Reading text —
Start of Block
Halloween is afoot! The Spooky Season mythos has scary creatures aplenty, but most of them are mythical. Some creepy Halloween animals do roam the mountains and forest though, including hundreds of species of spider. This Halloween, let’s take a look at four kinds of those eight-legged creepy crawlies that are common around the province. Arachnophobes beware!

Wolf Spider

You may have seen the Wolf Spider before – these big brown and white arachnids have bodies over an inch long and covered in hair. They have three rows of eyes, eight eyes in total, which have retroreflective tissue that produces an eerie glow when shined upon by flashlight and gives them incredible eyesight for a spider. They inhabit outdoor spaces all over BC, often building large webs along trees, bushes or buildings. But these webs do not catch prey – instead, the spiders wait for insects to walk by and chase them down, pulling them down into burrows from which they can’t escape. In this way, these spiders very much live up to their namesake. Unlike wolves though, they are solitary predators, always living and hunting alone.

Wolf Spiders bite if provoked but don’t always inject venom into larger victims. Their bites may hurt though, so avoid letting one of these get on you!

Photo: KeldBach

Cellar Spider

Cellar Spiders inhabit dark corners and dingy basements all over BC. If a small, moving peanut conjured itself in a forgotten nook of your house, it was probably a Cellar Spider.
End of Block
Saved entries:
Start of Block
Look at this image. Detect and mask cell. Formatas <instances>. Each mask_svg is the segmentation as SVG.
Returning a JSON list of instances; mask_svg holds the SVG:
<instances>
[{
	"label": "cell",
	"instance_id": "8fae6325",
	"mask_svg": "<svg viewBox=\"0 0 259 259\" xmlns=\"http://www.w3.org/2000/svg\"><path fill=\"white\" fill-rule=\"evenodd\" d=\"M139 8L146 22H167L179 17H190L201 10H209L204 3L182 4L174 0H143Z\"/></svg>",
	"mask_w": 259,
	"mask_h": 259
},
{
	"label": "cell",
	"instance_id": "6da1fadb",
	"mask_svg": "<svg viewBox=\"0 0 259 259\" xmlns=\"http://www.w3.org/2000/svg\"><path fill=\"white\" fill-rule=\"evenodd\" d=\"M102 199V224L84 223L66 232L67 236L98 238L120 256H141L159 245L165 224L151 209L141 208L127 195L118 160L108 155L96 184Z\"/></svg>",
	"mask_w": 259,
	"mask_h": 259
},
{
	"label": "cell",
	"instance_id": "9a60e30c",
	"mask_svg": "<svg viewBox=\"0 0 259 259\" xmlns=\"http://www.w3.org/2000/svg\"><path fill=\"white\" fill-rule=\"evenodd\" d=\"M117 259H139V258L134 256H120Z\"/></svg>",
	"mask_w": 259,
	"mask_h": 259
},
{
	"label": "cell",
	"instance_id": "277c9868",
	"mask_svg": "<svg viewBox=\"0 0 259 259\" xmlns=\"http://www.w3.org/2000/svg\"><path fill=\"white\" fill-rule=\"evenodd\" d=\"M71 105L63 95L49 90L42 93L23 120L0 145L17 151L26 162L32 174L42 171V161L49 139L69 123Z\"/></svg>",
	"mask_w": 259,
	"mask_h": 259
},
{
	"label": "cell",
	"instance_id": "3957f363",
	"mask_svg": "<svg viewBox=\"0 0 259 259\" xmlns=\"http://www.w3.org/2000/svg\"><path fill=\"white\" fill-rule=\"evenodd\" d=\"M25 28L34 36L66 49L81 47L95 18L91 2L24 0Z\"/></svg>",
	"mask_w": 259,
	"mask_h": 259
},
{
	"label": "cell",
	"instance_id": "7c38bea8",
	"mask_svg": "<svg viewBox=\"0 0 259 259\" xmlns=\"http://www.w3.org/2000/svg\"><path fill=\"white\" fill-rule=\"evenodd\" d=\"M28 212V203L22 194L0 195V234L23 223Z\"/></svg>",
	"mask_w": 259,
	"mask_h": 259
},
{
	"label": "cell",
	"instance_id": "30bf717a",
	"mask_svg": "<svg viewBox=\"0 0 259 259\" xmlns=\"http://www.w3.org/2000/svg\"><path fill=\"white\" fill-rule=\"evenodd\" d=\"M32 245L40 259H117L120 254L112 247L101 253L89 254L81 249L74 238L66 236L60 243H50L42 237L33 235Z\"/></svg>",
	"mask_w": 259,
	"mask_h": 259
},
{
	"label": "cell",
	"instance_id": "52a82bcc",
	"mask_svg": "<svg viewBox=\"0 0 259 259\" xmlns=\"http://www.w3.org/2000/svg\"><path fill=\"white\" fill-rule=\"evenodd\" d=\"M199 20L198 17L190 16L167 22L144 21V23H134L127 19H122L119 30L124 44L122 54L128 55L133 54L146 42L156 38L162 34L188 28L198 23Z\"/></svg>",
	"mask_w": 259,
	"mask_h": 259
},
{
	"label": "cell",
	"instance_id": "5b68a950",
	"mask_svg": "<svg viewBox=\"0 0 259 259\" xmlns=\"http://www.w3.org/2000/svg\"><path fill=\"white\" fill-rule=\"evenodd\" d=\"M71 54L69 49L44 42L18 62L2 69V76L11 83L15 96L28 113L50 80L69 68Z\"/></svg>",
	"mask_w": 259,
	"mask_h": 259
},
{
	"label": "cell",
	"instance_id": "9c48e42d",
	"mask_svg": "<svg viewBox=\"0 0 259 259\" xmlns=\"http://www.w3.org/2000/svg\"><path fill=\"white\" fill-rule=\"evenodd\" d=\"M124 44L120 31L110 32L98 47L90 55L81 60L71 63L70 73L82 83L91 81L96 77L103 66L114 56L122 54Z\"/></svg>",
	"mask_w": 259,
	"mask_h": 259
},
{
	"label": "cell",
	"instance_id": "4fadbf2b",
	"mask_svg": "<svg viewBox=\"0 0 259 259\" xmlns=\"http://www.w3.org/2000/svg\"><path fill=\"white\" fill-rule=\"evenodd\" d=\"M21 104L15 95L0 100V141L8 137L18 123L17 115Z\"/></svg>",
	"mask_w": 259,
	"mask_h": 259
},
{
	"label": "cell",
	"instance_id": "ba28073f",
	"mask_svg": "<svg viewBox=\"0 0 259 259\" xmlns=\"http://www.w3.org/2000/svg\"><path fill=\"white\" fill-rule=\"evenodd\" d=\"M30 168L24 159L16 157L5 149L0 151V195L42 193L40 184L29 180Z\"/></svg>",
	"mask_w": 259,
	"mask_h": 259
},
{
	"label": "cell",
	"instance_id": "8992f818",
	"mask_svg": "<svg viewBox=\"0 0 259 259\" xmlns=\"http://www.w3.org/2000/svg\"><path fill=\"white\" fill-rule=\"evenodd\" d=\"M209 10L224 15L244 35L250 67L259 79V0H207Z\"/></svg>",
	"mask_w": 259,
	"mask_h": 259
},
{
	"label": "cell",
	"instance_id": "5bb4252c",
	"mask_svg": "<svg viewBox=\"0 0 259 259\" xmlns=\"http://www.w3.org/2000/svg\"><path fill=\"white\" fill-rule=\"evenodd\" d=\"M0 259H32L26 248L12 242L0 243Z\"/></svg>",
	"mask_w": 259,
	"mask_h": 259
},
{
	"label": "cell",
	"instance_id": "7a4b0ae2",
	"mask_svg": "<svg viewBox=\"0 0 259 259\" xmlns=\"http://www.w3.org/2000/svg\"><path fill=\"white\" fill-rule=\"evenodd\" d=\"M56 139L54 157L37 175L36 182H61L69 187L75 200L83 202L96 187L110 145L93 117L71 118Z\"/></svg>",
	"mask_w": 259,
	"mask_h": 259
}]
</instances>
End of Block
Task instructions —
1. According to the spider article, why do Wolf Spiders live up to their namesake? Answer in one to three sentences.
2. Say whether each statement agrees with the spider article, answering yes or no and quoting the deciding words: (a) Wolf Spiders have eight eyes. (b) Like wolves, Wolf Spiders hunt together. (c) A Wolf Spider injects venom every time it bites.

Answers for each item —
1. Their webs do not catch prey. Instead, they wait for insects to walk by, chase them down and pull them into burrows from which the insects can't escape.

2.
(a) Yes: "three rows of eyes, eight eyes in total"
(b) No: "they are solitary predators, always living and hunting alone"
(c) No: "don’t always inject venom into larger victims"